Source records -
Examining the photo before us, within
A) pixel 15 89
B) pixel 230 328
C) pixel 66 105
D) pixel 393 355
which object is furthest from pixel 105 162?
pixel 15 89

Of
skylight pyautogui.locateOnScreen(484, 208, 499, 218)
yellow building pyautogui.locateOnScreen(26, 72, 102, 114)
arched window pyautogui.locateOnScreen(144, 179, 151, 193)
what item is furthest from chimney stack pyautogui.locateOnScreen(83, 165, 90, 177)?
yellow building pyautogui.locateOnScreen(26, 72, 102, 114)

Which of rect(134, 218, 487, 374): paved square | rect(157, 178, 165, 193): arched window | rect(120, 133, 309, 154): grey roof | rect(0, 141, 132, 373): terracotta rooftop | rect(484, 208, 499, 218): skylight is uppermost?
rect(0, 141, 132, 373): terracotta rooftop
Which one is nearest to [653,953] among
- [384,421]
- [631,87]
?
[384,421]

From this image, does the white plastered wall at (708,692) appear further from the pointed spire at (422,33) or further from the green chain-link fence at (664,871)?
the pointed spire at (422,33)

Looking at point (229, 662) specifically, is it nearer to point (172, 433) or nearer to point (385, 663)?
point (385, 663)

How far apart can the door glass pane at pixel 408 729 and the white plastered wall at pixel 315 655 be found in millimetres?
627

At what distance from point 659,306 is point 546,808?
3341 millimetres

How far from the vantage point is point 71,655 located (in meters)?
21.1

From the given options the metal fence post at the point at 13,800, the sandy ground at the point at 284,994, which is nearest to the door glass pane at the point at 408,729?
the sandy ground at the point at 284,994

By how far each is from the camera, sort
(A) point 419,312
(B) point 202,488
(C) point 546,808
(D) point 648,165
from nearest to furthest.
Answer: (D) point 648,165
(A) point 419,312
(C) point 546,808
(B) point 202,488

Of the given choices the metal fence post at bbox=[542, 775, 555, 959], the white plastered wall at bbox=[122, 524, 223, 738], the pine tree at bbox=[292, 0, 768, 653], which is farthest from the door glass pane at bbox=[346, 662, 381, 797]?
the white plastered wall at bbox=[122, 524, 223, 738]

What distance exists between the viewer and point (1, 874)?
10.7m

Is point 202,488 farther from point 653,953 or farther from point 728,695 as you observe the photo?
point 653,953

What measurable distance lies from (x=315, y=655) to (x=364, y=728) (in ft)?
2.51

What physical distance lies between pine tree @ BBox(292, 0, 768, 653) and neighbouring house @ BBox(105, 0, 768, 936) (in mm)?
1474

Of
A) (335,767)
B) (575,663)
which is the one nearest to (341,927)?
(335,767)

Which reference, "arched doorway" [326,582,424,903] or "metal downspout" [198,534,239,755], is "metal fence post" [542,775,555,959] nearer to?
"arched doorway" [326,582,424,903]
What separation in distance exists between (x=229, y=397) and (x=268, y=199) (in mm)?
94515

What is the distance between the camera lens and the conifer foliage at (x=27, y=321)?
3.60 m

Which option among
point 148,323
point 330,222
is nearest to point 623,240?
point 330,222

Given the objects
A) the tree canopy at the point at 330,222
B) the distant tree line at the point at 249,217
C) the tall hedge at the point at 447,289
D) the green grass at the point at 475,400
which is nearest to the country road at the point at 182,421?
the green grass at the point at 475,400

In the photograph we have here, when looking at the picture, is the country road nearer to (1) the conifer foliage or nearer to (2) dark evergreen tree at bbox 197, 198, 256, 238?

TASK PROMPT - Please update the entries above, replacing "metal fence post" with "metal fence pole" wherever it occurs and keeping everything else the same.

SOLUTION FOR THIS EXERCISE -
Examining the photo before us, within
A) pixel 15 89
B) pixel 230 328
C) pixel 66 105
D) pixel 393 355
which object is furthest from pixel 105 162?
pixel 15 89

Of
skylight pyautogui.locateOnScreen(484, 208, 499, 218)
yellow building pyautogui.locateOnScreen(26, 72, 102, 114)
arched window pyautogui.locateOnScreen(144, 179, 151, 193)
what item is furthest from chimney stack pyautogui.locateOnScreen(83, 165, 90, 177)?
yellow building pyautogui.locateOnScreen(26, 72, 102, 114)

Which of rect(134, 218, 487, 374): paved square | rect(157, 178, 165, 193): arched window | rect(120, 133, 309, 154): grey roof | rect(0, 141, 132, 373): terracotta rooftop | rect(484, 208, 499, 218): skylight is uppermost?
rect(0, 141, 132, 373): terracotta rooftop
Which one is nearest to [653,953] among
- [384,421]
- [631,87]
?
[384,421]

From this image, does the white plastered wall at (708,692) appear further from the pointed spire at (422,33) or further from the green chain-link fence at (664,871)?
the pointed spire at (422,33)

Looking at point (229, 662) specifically, is it nearer to point (172, 433) or nearer to point (385, 663)?
point (385, 663)

How far apart can the door glass pane at pixel 408 729 and the white plastered wall at pixel 315 655 be found in millimetres?
627

At what distance from point 659,306 is point 546,808?
3341 millimetres

How far from the vantage point is point 71,655 located (in meters)?
21.1

From the given options the metal fence pole at the point at 13,800, the sandy ground at the point at 284,994, which is nearest to the door glass pane at the point at 408,729?
the sandy ground at the point at 284,994

By how far each is from the camera, sort
(A) point 419,312
(B) point 202,488
(C) point 546,808
(D) point 648,165
from nearest to furthest.
Answer: (D) point 648,165
(A) point 419,312
(C) point 546,808
(B) point 202,488

Of the given choices the metal fence pole at bbox=[542, 775, 555, 959], the white plastered wall at bbox=[122, 524, 223, 738], the pine tree at bbox=[292, 0, 768, 653], which is farthest from the door glass pane at bbox=[346, 662, 381, 797]?
the white plastered wall at bbox=[122, 524, 223, 738]

What distance exists between the viewer and point (1, 874)?
10.7m

Is point 202,488 farther from point 653,953 or farther from point 728,695 as you observe the photo?
point 653,953

What measurable distance lies from (x=315, y=655) to (x=364, y=728) (in ft)?
2.51

What physical distance lies between pine tree @ BBox(292, 0, 768, 653) and neighbouring house @ BBox(105, 0, 768, 936) (in mm)?
1474

Of
A) (335,767)
B) (575,663)
which is the one nearest to (341,927)?
(335,767)

Which reference, "arched doorway" [326,582,424,903] or "metal downspout" [198,534,239,755], is "metal fence pole" [542,775,555,959] nearer to?
"arched doorway" [326,582,424,903]
What separation in distance exists between (x=229, y=397) and (x=268, y=199) (in mm)?
94515

What is the distance between the camera lens and the conifer foliage at (x=27, y=321)?
3.60 m

Which option among
point 148,323
point 330,222
is nearest to point 623,240?
point 330,222

Given the objects
A) the tree canopy at the point at 330,222
B) the distant tree line at the point at 249,217
C) the tall hedge at the point at 447,289
D) the green grass at the point at 475,400
which is nearest to the country road at the point at 182,421?
the green grass at the point at 475,400

In the photograph we have here, when looking at the picture, is the country road nearer to (1) the conifer foliage or nearer to (2) dark evergreen tree at bbox 197, 198, 256, 238?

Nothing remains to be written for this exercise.